Her name is interpreted as “white cow” (Irish: bó fhionn; Old Irish: bó find) in the dinsenchas, where she is also called “White Boand”. Ptolemy’s 2nd century Geography shows that in antiquity the river’s name was Bouvinda, which may derive from Proto-Celtic *Bou-vindā, “white cow”. An alternate version of her name is given as Segais, hence Well of Segais. We are also told that Eithne was the wife of Elcmar and that another name for Eithne was Boand.
Auðumbla
In Norse mythology, Auðumbla is a primeval cow. The primordial frost jötunn Ymir fed from her milk, and over the course of three days she licked away the salty rime rocks and revealed Búri, grandfather of the gods and brothers Odin, Vili and Vé.
The creature is solely attested in the Prose Edda, composed in the 13th century by Icelander Snorri Sturluson. Scholars identify her as stemming from a very early stratum of Germanic mythology, and ultimately belonging to larger complex of primordial bovines or cow-associated goddesses.
Rudolf Simek highlights that Roman senator Tacitus’s first century CE work ethnography of the Germanic peoples Germania mentions that they maintained hornless cattle (see name section above), and notes that the Germania describes that an image of the Germanic goddess Nerthus was led through the countryside by way of a cattle-driven wagon.
Simek compares the deity to a variety of cow-associated deities among non-Germanic peoples, such as the Egyptian goddesses Hathor (depicted as cow-headed) and Isis (whose iconography contains references to cows), and the Ancient Greek Hera (described as ‘the cow-eyed’).
Amaltheia
In Greek mythology, Amaltheia is the most-frequently mentioned foster-mother of Zeus. The name Amaltheia, in Greek “tender goddess”, is clearly an epithet, signifying the presence of an earlier nurturing goddess, whom the Hellenes, whose myths we know, knew to be located in Crete, where Minoans may have called her a version of “Dikte”.

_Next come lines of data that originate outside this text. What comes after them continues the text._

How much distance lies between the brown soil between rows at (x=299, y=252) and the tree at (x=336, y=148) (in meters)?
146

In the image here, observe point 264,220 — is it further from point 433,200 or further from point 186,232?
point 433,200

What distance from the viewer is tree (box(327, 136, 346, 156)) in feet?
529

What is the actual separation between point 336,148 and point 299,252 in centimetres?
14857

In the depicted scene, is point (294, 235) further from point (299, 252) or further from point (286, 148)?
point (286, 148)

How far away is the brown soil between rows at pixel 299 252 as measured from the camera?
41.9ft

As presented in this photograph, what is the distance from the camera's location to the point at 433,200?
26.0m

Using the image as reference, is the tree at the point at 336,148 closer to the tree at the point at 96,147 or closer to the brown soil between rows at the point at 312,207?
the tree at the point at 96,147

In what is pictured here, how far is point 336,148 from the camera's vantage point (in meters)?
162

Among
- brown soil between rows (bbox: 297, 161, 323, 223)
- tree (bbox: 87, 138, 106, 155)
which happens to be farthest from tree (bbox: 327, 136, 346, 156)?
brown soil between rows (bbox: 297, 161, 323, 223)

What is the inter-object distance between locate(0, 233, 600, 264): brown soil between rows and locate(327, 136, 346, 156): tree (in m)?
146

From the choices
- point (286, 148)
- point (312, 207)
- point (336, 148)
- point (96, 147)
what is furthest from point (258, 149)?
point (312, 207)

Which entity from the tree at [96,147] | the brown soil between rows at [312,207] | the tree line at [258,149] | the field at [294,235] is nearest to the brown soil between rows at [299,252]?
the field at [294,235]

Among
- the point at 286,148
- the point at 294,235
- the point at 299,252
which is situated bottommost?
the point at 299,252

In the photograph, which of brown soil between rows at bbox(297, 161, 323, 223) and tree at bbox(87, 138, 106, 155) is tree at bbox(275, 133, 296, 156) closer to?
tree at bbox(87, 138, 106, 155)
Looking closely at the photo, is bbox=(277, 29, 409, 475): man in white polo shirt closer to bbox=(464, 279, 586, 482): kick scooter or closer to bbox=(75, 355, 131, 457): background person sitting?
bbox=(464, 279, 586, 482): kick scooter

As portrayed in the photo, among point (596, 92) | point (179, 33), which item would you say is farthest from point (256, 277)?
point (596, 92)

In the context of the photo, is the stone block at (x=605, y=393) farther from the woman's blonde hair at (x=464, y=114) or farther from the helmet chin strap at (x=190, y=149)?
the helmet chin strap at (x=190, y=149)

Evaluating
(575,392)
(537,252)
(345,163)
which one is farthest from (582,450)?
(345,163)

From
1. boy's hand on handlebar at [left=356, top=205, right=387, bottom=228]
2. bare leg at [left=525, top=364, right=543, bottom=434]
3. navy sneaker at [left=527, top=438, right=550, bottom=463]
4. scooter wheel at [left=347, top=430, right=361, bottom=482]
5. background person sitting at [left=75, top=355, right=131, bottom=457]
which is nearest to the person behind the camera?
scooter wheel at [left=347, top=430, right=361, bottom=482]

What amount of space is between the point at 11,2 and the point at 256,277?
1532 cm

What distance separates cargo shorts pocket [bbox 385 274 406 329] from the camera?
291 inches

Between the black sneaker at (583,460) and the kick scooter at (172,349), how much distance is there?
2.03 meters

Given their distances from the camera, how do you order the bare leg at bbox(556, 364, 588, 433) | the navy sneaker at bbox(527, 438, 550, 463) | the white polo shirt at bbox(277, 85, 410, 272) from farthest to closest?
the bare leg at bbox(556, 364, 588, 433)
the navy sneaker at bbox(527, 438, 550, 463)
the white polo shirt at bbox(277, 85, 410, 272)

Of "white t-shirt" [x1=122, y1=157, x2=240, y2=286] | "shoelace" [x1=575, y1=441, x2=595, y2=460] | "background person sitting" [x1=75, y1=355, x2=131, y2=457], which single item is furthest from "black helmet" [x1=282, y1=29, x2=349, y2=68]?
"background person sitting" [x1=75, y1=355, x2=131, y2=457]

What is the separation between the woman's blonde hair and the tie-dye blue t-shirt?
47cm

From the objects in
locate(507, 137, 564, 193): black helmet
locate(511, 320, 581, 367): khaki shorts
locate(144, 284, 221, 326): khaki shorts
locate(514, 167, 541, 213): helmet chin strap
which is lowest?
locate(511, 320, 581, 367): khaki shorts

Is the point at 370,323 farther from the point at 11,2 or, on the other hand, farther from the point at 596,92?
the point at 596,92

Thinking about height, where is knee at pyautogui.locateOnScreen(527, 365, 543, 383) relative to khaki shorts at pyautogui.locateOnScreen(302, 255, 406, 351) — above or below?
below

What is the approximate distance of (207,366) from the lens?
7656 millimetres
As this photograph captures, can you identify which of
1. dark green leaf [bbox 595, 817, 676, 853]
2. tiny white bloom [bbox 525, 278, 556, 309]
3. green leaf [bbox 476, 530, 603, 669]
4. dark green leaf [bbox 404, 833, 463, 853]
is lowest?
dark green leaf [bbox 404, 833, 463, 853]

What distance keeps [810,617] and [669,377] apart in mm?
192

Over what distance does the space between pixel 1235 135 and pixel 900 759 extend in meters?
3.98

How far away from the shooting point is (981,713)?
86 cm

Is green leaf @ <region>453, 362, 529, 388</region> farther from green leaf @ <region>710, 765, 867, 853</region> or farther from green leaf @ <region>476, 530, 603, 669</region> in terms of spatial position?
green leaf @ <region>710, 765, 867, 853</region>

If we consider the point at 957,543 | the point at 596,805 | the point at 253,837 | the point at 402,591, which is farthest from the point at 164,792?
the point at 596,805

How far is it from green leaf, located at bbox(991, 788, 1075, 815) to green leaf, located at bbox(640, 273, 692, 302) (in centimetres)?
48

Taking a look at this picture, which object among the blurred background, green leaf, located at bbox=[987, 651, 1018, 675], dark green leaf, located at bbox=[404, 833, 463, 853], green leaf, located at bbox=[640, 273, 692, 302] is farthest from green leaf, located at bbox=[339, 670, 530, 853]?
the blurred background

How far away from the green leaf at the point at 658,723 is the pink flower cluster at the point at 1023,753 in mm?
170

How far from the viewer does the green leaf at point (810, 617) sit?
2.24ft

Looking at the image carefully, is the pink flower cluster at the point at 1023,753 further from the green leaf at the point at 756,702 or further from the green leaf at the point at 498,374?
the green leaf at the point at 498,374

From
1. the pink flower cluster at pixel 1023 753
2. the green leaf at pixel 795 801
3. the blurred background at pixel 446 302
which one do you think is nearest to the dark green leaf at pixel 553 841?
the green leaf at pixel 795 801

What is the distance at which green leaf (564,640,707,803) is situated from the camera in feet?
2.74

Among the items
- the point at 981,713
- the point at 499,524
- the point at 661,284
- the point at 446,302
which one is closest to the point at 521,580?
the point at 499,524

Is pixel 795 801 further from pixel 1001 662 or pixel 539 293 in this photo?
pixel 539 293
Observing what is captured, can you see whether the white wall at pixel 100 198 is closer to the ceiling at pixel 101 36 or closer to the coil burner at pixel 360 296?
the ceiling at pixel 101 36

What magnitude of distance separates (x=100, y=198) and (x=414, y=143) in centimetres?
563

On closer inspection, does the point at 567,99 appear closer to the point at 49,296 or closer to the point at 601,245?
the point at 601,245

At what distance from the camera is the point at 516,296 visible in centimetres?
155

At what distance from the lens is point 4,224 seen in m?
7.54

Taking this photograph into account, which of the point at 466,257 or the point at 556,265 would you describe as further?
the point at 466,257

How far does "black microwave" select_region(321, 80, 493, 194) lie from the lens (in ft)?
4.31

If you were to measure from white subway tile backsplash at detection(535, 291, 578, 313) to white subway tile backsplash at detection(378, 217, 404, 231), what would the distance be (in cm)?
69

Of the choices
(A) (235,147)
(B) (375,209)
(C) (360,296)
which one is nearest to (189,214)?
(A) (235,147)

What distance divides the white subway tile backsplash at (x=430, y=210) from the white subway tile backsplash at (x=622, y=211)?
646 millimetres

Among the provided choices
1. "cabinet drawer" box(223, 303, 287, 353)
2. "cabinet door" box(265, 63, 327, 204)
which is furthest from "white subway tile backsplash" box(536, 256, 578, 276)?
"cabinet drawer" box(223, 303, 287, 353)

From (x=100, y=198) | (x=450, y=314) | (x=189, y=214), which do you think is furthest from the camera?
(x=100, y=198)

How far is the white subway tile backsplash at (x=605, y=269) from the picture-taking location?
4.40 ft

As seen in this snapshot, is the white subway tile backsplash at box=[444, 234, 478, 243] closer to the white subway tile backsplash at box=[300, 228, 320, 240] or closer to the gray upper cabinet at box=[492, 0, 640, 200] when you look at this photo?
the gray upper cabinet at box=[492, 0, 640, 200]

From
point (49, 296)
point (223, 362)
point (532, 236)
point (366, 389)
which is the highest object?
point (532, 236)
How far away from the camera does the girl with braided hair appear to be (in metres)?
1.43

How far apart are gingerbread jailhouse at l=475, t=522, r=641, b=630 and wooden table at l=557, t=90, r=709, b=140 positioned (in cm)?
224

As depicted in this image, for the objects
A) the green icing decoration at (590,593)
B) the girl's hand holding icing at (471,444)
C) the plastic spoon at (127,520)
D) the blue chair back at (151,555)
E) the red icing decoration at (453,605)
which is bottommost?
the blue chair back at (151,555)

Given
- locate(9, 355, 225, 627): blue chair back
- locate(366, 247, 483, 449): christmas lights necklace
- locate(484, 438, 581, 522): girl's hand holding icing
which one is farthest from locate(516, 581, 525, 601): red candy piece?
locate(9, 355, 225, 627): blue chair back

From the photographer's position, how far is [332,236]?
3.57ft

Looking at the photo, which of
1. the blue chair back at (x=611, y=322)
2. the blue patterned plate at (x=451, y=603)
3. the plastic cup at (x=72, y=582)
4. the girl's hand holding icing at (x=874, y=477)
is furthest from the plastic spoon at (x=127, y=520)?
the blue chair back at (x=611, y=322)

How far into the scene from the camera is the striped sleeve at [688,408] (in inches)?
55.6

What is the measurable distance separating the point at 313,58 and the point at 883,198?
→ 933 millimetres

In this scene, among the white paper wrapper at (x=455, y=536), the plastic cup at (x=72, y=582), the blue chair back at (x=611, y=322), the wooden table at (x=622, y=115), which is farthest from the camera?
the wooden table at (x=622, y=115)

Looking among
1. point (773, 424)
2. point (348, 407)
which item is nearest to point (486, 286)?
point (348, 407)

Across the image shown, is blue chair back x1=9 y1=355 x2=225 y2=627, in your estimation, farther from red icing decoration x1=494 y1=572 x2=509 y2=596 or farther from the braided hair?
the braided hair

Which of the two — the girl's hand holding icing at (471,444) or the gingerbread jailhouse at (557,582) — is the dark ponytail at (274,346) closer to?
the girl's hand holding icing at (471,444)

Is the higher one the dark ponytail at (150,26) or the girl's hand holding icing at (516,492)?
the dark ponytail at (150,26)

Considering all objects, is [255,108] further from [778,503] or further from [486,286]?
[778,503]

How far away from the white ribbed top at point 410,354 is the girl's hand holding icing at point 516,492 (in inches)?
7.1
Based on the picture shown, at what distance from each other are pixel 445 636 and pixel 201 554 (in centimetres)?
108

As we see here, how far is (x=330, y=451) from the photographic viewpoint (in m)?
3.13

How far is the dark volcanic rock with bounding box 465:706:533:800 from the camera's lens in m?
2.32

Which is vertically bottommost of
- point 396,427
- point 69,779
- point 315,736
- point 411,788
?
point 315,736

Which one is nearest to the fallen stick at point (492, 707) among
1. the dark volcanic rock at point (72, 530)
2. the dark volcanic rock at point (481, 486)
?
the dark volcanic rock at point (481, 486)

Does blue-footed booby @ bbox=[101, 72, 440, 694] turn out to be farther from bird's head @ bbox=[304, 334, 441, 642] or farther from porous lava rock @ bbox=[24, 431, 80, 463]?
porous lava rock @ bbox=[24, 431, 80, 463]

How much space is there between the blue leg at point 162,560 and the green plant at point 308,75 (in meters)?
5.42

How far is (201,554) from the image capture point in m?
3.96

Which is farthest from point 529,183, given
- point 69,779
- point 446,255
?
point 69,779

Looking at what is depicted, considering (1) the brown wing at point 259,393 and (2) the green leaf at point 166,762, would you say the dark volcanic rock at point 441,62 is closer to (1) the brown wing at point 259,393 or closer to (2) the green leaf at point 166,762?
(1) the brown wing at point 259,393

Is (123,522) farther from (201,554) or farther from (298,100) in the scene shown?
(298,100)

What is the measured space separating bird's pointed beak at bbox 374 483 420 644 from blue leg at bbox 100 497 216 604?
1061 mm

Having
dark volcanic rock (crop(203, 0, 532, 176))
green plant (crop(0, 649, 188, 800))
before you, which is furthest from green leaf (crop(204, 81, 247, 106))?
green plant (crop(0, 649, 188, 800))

There were different traditions regarding Amaltheia. Amaltheia is sometimes represented as the goat who nurtured the infant-god in a cave in Cretan Mount Aigaion (“Goat Mountain”), sometimes as a goat-tending nymph of uncertain parentage (the daughter of Oceanus, Helios, Haemonius, or—according to Lactantius—Melisseus).
The possession of multiple and uncertain mythological parents indicates wide worship of a deity in many cultures having varying local traditions. Other names, like Adrasteia, Ide, the nymph of Mount Ida, or Adamanthea, which appear in mythology handbooks, are simply duplicates of Amaltheia.
In the tradition represented by Hesiod’s Theogony, Cronus swallowed all of his children immediately after birth. The mother goddess Rhea, Zeus’ mother, deceived her brother consort Cronus by giving him a stone wrapped to look like a baby instead of Zeus. Since she instead gave the infant Zeus to Adamanthea to nurse in a cave on a mountain in Crete, it is clear that Adamanthea is a doublet of Amalthea.